__Auszug__.

+ + + + + + +

Ich finde den Begriff Antisemitismus schwierig, da die Leute, die mir begegnen, ja zunächst überhaupt nicht wissen, woher ich stamme. Ich kann also eher behaupten, dass ich Rassismus als Antisemitismus erlebt habe.

Einmal jedoch wurde ich bei einem Festival in Zwickau als Nazi beschimpft, als ich sagte, ich komme aus Israel. Da war ich sehr schockiert. Der Typ kannte mich und meine Einstellungen einfach nicht. In Israel war ich politisch aktiv und immer pro-palästinensisch eingestellt.

Und dann gab es in meiner Bar vor Kurzem natürlich den Vorfall mit der Band The Cosmic Dead, die ich gebucht hatte. Die waren richtig angepisst, als sie erfuhren, dass ich aus Israel stamme. Die wollten mir nicht mal die Hand geben und haben mir gesagt, ich solle den Schriftzug „Authentisches israelisches Essen“ an meinem Fenster wegwischen, weil es das nicht sei. Fuck, wer weiß denn bitte, woher Hummus wirklich kommt? Zumindest ist er tief in der israelischen Kultur verwurzelt.

Ich habe versucht, mit ihnen zu reden, habe gesagt, ich sei nicht pro Israel, ich habe palästinensische Freunde und so weiter. Aber sie haben nicht zugehört, und so musste ich die Show absagen. Erst als es daraufhin einen richtigen Shitstorm gegen die Band im Internet gab und die gemerkt hat, dass sie keine Konzerte mehr bekommt, hat sie sich entschuldigt.

Von den Sätzen „Israel ist scheiße“ und „Israel ist toll“ stimmt keiner. Beide Seiten haben so viel Recht wie Unrecht. Ich finde, jeder darf Israel kritisieren, aber ich spüre einfach, wenn jemand antisemitische Vorurteile hat. Nämlich immer dann, wenn keine ausgewogene Debatte zustande kommt, sondern jemand Israel bedingungslos scheiße findet. Anders­herum gilt das aber auch, dann wird es antiarabisch oder antiislamisch. Ab da macht das für mich keinen Sinn mehr.“

Protokoll Hanna Voß

Eldar Fano, 36, Inhaber der Akko-Bar in Plagwitz, mehr Informationen unter: www.facebook.com/AKKOBAR

„Totschweigen gilt sicherlich nicht“

Gisela Kallenbach Foto: Martin Rulsch

Gisela Kallenbach: „Ich möchte ein Zeichen setzen, dass wir als Nichtjuden, als Christen oder auch Nichtgläubige, die anwachsende jüdische Gemeinde in Leipzig unterstützen: Es ist schön, dass wieder jüdische Menschen unter uns leben.

+ + + + + + +

__Aufgabenziel A__. Schreiben Sie aus den Datensätzen die Zeilen ab, die von der Zeile mit „Grading Rubric: 5 marks for correctly identifying all pillows“ bis zur Zeile mit „[[0, 0, 354, 383]]“ reichen, beide Zeilen eingeschlossen. Übernehmen Sie jede Zeile unverändert.

+ + + + + + +

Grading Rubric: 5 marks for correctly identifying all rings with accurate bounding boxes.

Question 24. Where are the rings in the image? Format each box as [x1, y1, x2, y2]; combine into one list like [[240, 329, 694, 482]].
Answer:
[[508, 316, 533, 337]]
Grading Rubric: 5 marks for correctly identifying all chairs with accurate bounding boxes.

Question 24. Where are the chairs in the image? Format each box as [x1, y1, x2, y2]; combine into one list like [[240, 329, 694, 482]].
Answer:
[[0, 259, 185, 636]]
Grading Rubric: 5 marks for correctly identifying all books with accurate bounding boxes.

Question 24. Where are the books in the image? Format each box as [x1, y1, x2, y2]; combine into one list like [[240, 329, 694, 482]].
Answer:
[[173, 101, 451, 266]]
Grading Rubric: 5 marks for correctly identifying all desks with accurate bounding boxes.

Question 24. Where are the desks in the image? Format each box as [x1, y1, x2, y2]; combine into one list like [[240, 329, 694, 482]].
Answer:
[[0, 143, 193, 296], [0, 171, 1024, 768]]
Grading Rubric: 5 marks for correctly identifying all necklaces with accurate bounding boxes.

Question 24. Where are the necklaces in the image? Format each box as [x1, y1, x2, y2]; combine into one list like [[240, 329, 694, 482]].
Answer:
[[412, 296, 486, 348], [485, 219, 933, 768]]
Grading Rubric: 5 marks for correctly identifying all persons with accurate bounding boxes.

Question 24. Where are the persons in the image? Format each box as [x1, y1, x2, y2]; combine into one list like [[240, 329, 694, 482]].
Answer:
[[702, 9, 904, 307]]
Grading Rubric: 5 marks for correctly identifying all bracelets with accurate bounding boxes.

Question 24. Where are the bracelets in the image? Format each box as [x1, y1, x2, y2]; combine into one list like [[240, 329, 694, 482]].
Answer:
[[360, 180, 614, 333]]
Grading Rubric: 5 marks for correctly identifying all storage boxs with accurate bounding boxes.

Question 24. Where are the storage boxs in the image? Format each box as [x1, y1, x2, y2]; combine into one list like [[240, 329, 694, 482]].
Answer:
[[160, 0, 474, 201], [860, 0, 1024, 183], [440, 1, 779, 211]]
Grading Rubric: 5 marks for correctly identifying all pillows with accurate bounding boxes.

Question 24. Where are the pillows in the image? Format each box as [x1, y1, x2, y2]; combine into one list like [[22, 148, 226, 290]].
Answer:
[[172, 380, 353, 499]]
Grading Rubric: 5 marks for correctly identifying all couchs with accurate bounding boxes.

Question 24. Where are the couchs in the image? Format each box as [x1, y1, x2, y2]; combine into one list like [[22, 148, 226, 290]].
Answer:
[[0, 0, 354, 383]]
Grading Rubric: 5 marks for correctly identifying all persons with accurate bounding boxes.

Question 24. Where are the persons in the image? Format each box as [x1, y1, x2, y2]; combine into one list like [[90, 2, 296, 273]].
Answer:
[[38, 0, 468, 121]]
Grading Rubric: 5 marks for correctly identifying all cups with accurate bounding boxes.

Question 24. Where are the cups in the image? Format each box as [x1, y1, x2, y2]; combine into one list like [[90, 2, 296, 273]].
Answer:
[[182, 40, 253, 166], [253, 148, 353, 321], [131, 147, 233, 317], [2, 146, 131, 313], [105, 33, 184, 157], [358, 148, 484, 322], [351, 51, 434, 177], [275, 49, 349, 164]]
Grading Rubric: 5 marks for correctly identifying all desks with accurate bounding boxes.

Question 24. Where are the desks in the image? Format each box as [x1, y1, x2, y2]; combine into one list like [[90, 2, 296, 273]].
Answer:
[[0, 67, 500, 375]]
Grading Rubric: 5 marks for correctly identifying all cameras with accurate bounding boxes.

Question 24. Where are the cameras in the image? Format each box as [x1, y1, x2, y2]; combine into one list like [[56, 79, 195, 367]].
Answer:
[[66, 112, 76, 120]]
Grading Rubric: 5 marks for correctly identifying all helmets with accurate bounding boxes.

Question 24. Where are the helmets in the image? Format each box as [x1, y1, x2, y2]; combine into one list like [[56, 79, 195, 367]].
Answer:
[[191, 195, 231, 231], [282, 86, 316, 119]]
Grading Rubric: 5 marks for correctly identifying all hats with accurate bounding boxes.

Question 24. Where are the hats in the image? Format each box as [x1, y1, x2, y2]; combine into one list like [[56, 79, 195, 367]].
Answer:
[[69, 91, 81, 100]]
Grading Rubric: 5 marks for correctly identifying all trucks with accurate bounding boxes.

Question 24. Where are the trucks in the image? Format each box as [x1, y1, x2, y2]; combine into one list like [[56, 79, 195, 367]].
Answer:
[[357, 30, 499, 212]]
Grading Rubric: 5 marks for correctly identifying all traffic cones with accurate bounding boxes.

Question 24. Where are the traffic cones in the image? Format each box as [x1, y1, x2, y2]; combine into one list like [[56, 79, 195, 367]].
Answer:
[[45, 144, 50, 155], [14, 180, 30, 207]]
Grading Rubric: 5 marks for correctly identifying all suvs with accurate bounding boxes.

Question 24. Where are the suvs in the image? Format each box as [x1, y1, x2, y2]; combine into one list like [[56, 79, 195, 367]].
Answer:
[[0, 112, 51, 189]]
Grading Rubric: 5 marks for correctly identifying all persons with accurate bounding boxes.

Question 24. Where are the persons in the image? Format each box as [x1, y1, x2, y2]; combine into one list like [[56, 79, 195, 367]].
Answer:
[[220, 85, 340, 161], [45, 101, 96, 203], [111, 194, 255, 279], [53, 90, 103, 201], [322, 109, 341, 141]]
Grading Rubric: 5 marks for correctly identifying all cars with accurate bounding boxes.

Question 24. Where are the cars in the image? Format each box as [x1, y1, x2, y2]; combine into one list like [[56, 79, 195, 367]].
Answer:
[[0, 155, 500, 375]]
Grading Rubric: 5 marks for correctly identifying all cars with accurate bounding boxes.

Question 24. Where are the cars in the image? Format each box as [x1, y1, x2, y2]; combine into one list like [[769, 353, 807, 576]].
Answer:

+ + + + + + +

__Aufgabenziel B__.
Beantworten Sie anhand des Auszugs diese Fragen:
(i) In welcher Stadt fand das Festival statt, bei dem die Beschimpfung als Nazi fiel?
(ii) Welchen Schriftzug am Fenster sollte die Band The Cosmic Dead wegwischen lassen?
(iii) Wie heißt die Bar von Eldar Fano, und in welchem Stadtteil liegt sie?

__Ergebnis A__.
Grading Rubric: 5 marks for correctly identifying all pillows with accurate bounding boxes.

Question 24. Where are the pillows in the image? Format each box as [x1, y1, x2, y2]; combine into one list like [[22, 148, 226, 290]].
Answer:
[[172, 380, 353, 499]]
Grading Rubric: 5 marks for correctly identifying all couchs with accurate bounding boxes.

Question 24. Where are the couchs in the image? Format each box as [x1, y1, x2, y2]; combine into one list like [[22, 148, 226, 290]].
Answer:
[[0, 0, 354, 383]]

__Ergebnis B__.
(i) In Zwickau.
(ii) „Authentisches israelisches Essen“.
(iii) Die Akko-Bar liegt in Plagwitz.